I kept experimenting long after. I got cane hand-bent into frames. My rather small team and I tested the material’s limits. Early pieces were
ambitious for the skill we had at the time.
Some could not hold their weight or balance. Others broke in strong winds. They were large forms without stability. I realized that mastery would
come from working at the edge of the material’s truth and our own developing skill, then expanding both. Furniture landed in balance.
I brought in textile knowledge from years in fashion design where I had grown an affinity for maximalist brocades, amongst other weaves.

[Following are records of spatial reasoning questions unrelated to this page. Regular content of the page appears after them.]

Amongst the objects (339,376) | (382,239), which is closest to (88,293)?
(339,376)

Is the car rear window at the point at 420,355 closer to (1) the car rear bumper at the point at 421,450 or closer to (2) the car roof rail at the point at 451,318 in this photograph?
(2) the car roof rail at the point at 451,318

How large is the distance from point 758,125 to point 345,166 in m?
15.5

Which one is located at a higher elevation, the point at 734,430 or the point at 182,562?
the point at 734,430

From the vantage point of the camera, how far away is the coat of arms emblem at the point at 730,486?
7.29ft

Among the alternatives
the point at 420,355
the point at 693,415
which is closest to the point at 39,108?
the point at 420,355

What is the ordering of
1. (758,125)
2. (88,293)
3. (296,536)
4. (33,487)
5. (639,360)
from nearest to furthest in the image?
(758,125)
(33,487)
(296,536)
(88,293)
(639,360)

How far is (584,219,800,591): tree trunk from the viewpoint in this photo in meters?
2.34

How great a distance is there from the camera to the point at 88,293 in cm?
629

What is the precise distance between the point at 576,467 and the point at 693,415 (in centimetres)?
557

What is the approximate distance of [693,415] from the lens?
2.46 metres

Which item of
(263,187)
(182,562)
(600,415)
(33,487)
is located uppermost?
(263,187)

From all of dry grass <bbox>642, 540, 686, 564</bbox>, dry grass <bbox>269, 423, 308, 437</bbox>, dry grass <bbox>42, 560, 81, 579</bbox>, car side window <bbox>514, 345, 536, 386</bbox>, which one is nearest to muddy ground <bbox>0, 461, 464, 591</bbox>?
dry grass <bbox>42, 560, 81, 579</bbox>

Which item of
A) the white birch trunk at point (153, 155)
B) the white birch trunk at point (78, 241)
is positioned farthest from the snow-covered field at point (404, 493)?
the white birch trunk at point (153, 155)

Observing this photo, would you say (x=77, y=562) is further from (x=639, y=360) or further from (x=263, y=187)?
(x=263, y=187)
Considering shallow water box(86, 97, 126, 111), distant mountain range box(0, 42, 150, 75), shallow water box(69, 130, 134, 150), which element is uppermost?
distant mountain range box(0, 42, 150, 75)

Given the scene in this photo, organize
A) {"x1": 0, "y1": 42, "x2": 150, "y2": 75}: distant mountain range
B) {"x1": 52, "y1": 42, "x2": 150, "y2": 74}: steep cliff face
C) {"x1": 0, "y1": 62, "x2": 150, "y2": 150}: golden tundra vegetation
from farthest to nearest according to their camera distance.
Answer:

One day in early 2025, while burning cane to bend it, I charred it further. After a few attempts, it looked right. Dark. Permanent. I later discovered
its resemblance to the Japanese Yakisugi process, traditionally used on wood for durability and insect resistance —but, to my knowledge, never
on cane. That’s when it came together. Darkened cane. Brocade's depth. Brass accents now moving from branding into ornament.
These skills, gathered across disciplines, mediums and geographies, from schools in Kolkata to studies in the United Kingdom and work for global
labels, had been waiting. I had always favored function over flourish. But spaces that work without beauty feel hollow.
No shortcuts. No seasonal rush. Objects meant to settle with age. They balance European restraint and Indian craft. Furniture or sculptural
objects. They hold their place either way.